The conventions showcase the pageantry of politics. Extravagant spectacles, that pack in politicians, protesters and of course the parties.
"There's not a city I'd rather be in than Philadelphia," said First Deputy Managing Director Brian Abernathy.
Abernathy is in charge of making sure the event goes smoothly. From protecting past presidents, to the parties' nominee, and there's a looming threat of riots and possible violence.
"I think we've always expected a significant number of protesters," said Abernathy.
To that end, the City of Philadelphia has been awarded a $43 million dollar federal grant earmarked for public safety and law enforcement. A similar grant is awarded each year to both of the hosting cities, but dolling out those dollars hasn't come without its own complications.
"We're the watchdog for the Justice Department. We watch the money, see where it's going," said Inspector General Michael Horowitz, U.S. Department of Justice.
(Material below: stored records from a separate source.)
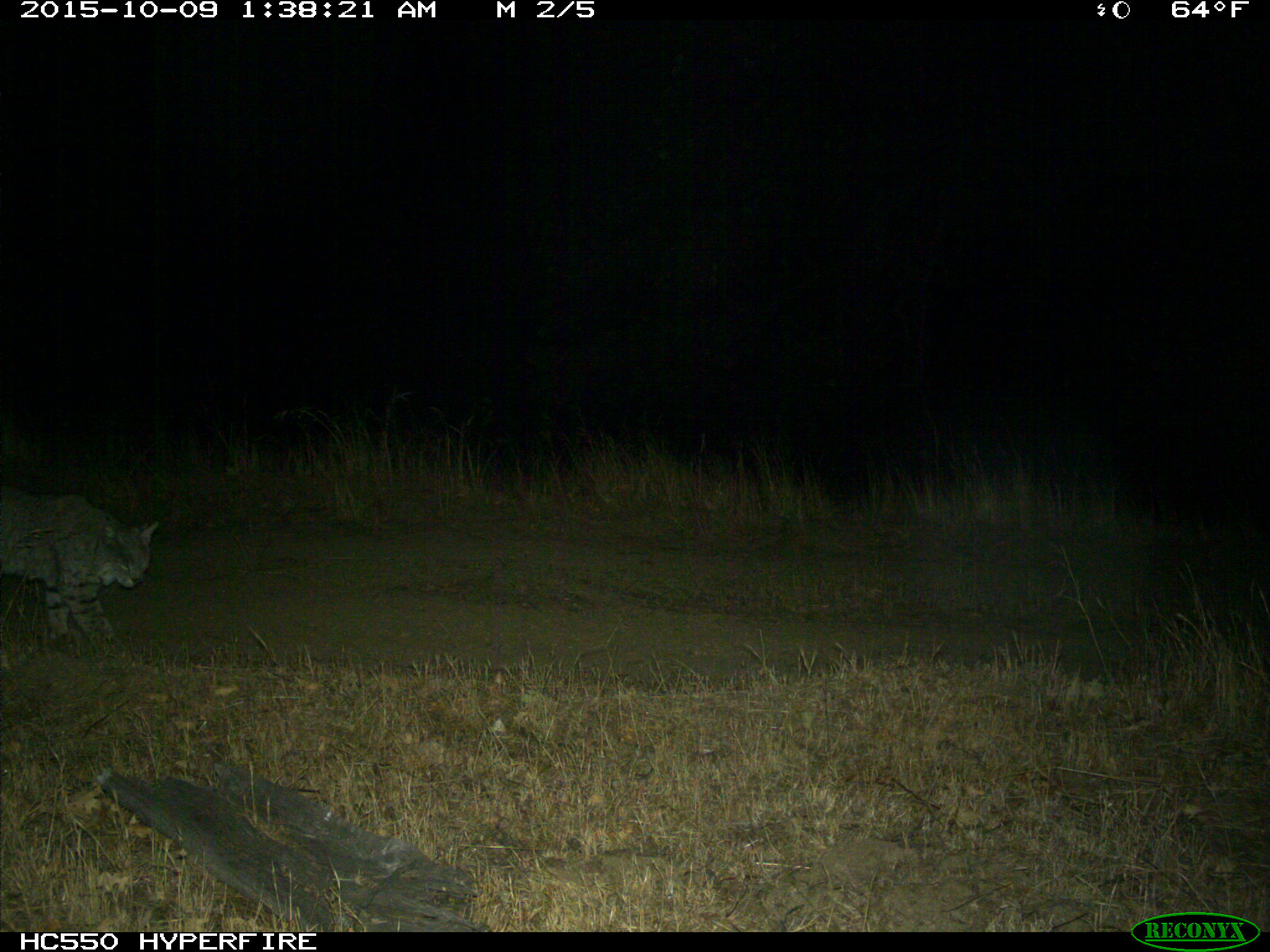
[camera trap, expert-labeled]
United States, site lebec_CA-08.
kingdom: Animalia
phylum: Chordata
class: Mammalia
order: Carnivora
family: Felidae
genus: Lynx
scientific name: Lynx rufus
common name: bobcat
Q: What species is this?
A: Lynx rufus (bobcat).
Horowitz is in charge of auditing the host cities to account for every taxpayer penny.
"I think any taxpayer should care how their money is being spent," said Horowitz. "If it's misused by the city, they will be required to repay it."
The grant is designated for law enforcement and security needs, specifically for the convention. But in 2012, Horowitz found what he said were clear abuses.
The City of Tampa purchased a grant-funded SUV, the mayor was later seen driving himself, unrelated to the convention, or public safety. He also questioned Charlotte's purchase of two vehicles, plus overtime expenditures. Charlotte was required to pay back approximately $79,000 in unsupported costs.
"The Justice Department went back and recovered money from the cities afterwards based on our audits," said Horowitz.
"It's our duty and our responsibility to make sure that we're spending that appropriately," said Abernathy. "We owe it to the taxpayers, and we certainly owe it to our residents."
Abernathy says he has been working with the Justice Department to make sure every dollar in Philadelphia is being used to the letter of the law.
"Just under $10 million is being spent on staff, and then another $8 million is being spent on the Secure Transit System," said Abernathy.
That's for delegate transportation. Another $7 million will be spent on equipment like public safety radios, and almost $10 million is allocated for supplies.
He says the city will not be purchasing an armored vehicle as was originally reported, and he will be leasing instead of purchasing motorcycles and vehicles for additional security staff and outside law enforcement, to avoid another issue highlighted in previous audits.
"That's not to say that there's not gonna be some cost to the city. Undoubtedly there will be," said Abernathy.
But Abernathy says it will all be worth it to host the world class event. The city is doing its best to minimize disruptions for residents, but recognizes we have to be prepared for anything.
Abernathy points out he knows Philadelphia will be audited, and says ultimately the buck stops with him.